Significant National Events: 1971-1976
U.S. President Nixon initially expanded the Viet Nam War into Cambodia and Laos. But he changed course and in late 1973 announced the end of the war. For the people of Viet Nam, however, the war didn't end until the fall of Saigon in 1975. The Environmental Protection Agency (EPA) was established in 1970. It became the agency responsible for enforcing the 1970 expansion of the Clean Air Act and the 1972 Clean Water Act. A constitutional amendment to lower the voting age to 18 from 21 was ratified in 1971. The Education Amendments of 1972 included the U.S. federal civil rights law Title IX which states that, “No person in the United States shall, on the basis of sex, be excluded from participation in, be denied the benefits of, or be subjected to discrimination under any education program or activity receiving Federal financial assistance.” This law and the Civil Rights Act of 1974 recognized and promoted women’s rights at MSU and schools across the country.
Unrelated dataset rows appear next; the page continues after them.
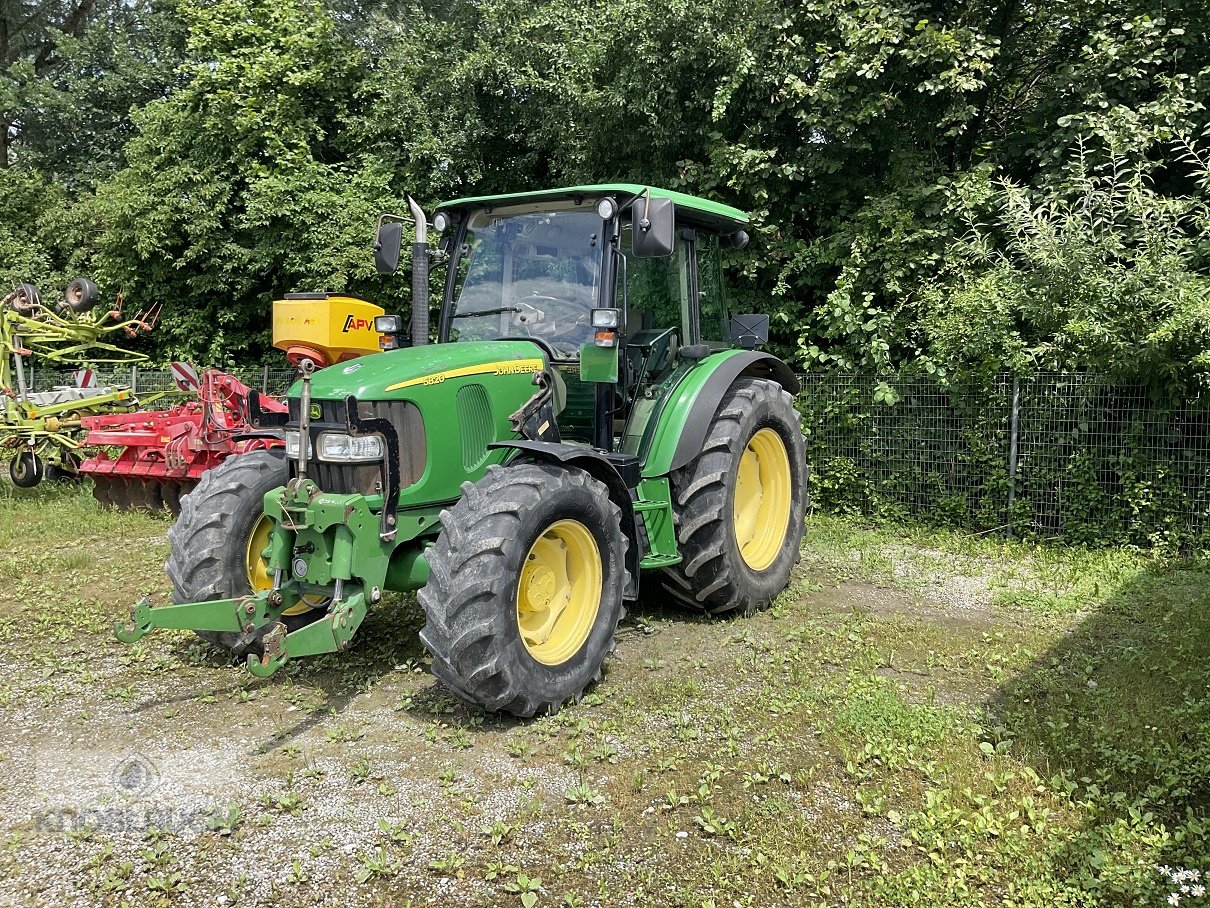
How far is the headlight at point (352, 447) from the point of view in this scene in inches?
163

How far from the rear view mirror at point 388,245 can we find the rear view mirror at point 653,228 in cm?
138

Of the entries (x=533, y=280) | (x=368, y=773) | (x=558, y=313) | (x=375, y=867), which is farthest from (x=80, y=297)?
(x=375, y=867)

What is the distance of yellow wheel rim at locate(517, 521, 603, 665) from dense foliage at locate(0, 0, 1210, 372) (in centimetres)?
474

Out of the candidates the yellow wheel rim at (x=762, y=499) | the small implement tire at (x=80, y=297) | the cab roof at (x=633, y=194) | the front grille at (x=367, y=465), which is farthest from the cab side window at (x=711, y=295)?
the small implement tire at (x=80, y=297)

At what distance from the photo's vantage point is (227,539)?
4477mm

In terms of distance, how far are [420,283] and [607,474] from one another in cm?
150

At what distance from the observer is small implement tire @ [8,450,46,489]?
9.66 meters

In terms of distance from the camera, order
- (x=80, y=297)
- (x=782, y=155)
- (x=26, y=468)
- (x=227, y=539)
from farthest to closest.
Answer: (x=80, y=297)
(x=782, y=155)
(x=26, y=468)
(x=227, y=539)

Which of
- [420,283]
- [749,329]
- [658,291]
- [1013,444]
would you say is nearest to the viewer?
[420,283]

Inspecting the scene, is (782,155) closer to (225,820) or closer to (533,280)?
(533,280)

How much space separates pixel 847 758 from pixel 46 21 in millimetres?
25084

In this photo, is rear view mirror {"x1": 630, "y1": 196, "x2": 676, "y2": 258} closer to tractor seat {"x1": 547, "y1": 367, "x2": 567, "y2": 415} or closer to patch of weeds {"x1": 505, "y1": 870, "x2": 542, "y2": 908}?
tractor seat {"x1": 547, "y1": 367, "x2": 567, "y2": 415}

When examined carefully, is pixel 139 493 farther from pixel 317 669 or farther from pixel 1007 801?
pixel 1007 801

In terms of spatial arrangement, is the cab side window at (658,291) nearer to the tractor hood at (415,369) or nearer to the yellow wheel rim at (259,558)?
the tractor hood at (415,369)
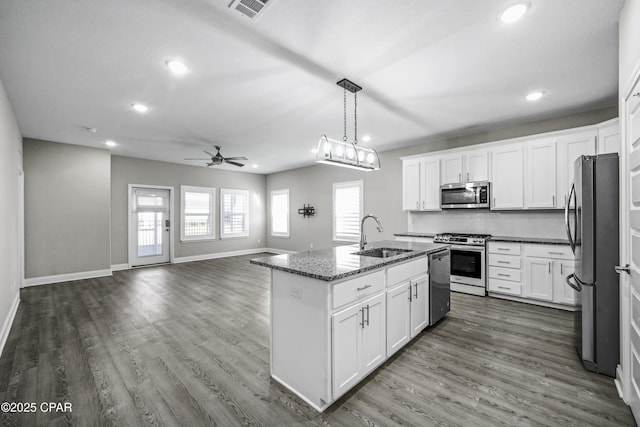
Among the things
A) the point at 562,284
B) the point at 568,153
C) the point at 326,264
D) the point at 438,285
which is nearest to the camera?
the point at 326,264

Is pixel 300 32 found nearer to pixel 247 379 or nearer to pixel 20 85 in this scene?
pixel 247 379

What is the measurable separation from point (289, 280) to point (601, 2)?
2.93 metres

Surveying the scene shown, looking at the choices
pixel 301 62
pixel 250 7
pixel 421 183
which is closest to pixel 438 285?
pixel 421 183

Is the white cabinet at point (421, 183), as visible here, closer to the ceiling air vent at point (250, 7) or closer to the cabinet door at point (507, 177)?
the cabinet door at point (507, 177)

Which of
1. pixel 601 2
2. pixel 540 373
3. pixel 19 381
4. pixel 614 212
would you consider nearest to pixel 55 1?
pixel 19 381

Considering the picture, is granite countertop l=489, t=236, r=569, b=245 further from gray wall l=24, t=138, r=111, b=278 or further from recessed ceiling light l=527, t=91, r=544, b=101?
gray wall l=24, t=138, r=111, b=278

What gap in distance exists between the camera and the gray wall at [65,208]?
527 cm

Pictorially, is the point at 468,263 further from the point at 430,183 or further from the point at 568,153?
the point at 568,153

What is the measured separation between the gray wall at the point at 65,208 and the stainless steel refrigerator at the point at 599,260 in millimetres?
7666

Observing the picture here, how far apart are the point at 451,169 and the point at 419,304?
2995 millimetres

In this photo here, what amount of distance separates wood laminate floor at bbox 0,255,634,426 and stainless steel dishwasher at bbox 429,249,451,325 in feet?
0.56

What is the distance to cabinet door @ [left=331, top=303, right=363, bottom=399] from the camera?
1.90 metres

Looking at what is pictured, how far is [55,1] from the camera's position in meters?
1.94

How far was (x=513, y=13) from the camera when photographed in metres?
2.05
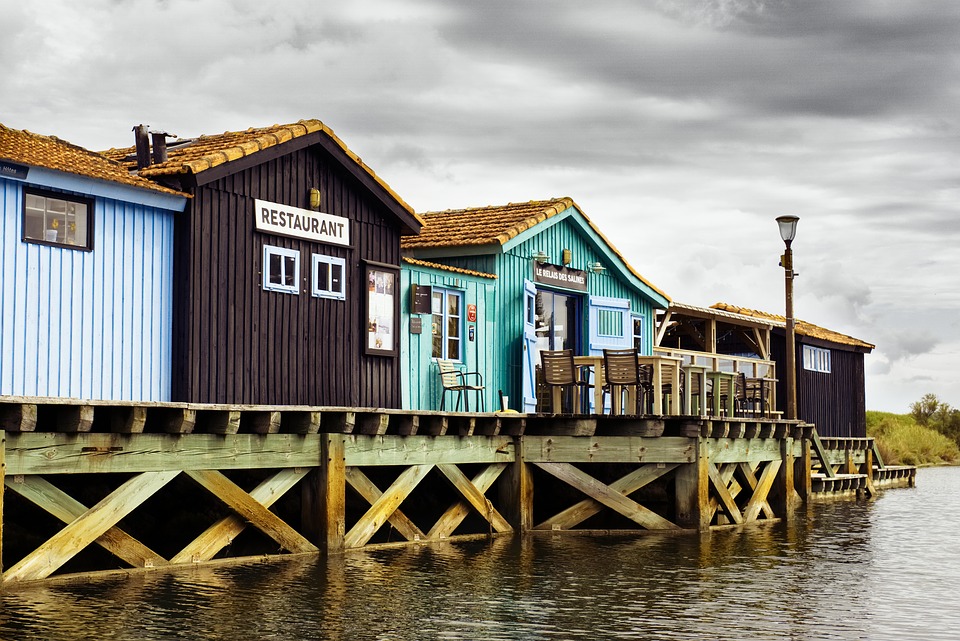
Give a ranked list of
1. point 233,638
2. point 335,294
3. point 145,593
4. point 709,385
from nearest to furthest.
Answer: point 233,638
point 145,593
point 335,294
point 709,385

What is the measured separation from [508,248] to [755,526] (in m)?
5.98

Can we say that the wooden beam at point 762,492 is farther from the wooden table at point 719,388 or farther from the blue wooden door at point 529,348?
the blue wooden door at point 529,348

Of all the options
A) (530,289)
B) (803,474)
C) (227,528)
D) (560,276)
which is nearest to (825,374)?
(803,474)

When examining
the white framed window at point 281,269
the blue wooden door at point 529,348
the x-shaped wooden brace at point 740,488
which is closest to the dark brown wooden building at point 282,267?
the white framed window at point 281,269

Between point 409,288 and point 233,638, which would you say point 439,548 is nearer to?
point 409,288

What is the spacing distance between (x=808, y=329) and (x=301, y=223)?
2057cm

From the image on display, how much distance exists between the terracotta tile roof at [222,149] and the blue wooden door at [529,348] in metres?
3.60

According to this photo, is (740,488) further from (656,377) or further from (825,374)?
(825,374)

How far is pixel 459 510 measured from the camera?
55.9 ft

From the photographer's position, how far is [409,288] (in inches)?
739

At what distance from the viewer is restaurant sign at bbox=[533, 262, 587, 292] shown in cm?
2188

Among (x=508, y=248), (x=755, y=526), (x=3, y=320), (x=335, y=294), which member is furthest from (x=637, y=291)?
(x=3, y=320)

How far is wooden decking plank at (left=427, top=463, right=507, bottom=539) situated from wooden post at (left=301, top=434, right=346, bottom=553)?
224 cm

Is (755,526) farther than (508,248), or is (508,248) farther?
(508,248)
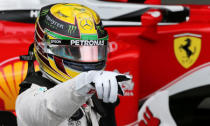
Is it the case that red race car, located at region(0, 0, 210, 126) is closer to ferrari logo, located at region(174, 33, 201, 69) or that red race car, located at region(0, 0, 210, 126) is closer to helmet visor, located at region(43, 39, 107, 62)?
ferrari logo, located at region(174, 33, 201, 69)

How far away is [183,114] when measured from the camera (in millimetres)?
2803

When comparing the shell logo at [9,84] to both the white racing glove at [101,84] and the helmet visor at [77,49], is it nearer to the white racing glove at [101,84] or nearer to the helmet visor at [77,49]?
the helmet visor at [77,49]

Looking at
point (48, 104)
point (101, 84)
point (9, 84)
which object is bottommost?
point (9, 84)

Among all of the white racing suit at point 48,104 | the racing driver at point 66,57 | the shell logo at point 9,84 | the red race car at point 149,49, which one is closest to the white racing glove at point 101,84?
the white racing suit at point 48,104

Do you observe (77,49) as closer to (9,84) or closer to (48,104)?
(48,104)

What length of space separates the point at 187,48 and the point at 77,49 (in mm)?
1258

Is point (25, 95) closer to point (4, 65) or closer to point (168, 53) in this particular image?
point (4, 65)

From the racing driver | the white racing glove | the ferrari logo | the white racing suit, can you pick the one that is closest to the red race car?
the ferrari logo

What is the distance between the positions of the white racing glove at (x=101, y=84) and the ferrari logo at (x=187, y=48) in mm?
1521

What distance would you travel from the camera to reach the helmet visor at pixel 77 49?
4.36 ft

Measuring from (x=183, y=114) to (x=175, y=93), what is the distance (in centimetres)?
32

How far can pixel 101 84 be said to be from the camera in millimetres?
947

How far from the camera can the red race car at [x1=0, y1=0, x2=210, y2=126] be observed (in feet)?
7.20

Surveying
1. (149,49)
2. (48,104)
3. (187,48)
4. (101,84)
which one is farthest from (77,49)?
(187,48)
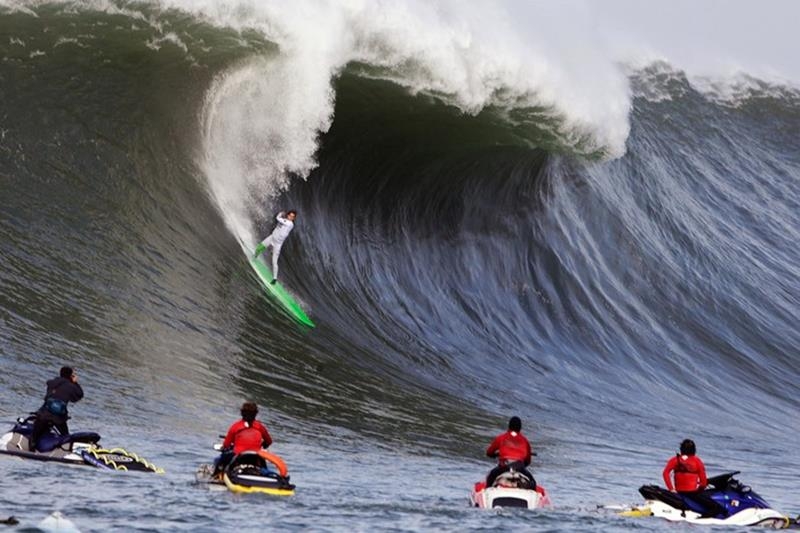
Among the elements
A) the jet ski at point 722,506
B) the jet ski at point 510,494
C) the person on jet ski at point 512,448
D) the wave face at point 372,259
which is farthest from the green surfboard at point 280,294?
the jet ski at point 722,506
In 1972, President Nixon was re-elected by a large margin over Democratic candidate George McGovern. However, in August, 1974, the Watergate scandal led to Nixon's resignation and Vice-President Gerald Ford became President until January, 1977, when President Jimmy Carter was inaugurated. The U.S. experienced a major stock market crash that lasted for the two years of 1973-74. Beginning in 1973, and well into the 1990s, real earnings for all but the very wealthiest Americans remained flat, or declined. An energy crisis began in 1973 and lasted through the decade. It was precipitated by fluctuations of oil production in the Middle East and panic gas hoarding in the U.S.
The student loan system was changed in 1973 when the U.S. Congress created the Student Loan Marketing Association (“Sallie Mae”). It sold student loans, with federal guarantees and without bankruptcy protection for loan recipients, on the secondary market. The use of student loans increased when state governments, including Montana, decided to fund a smaller portion of the cost of higher education and to pass a greater share of expenses to students. Four decades later student indebtedness nationally reached $1.3 trillion and became a major financial burden on the population of college graduates.
The U.S. bicentennial occurred in 1976 and on July 4, there was a nation-wide celebration of the 200th anniversary of the Declaration of Independence. The Viking 1 spacecraft successfully landed on Mars that year and sent back the first close-up color photos of the planet's surface.
Microsoft was founded in 1975 and Apple Computer was founded in 1976. The first mass-consumer desktop computers, like the Apple II, the Commodore PET, and RadioShack's TRS-80, appeared in 1977.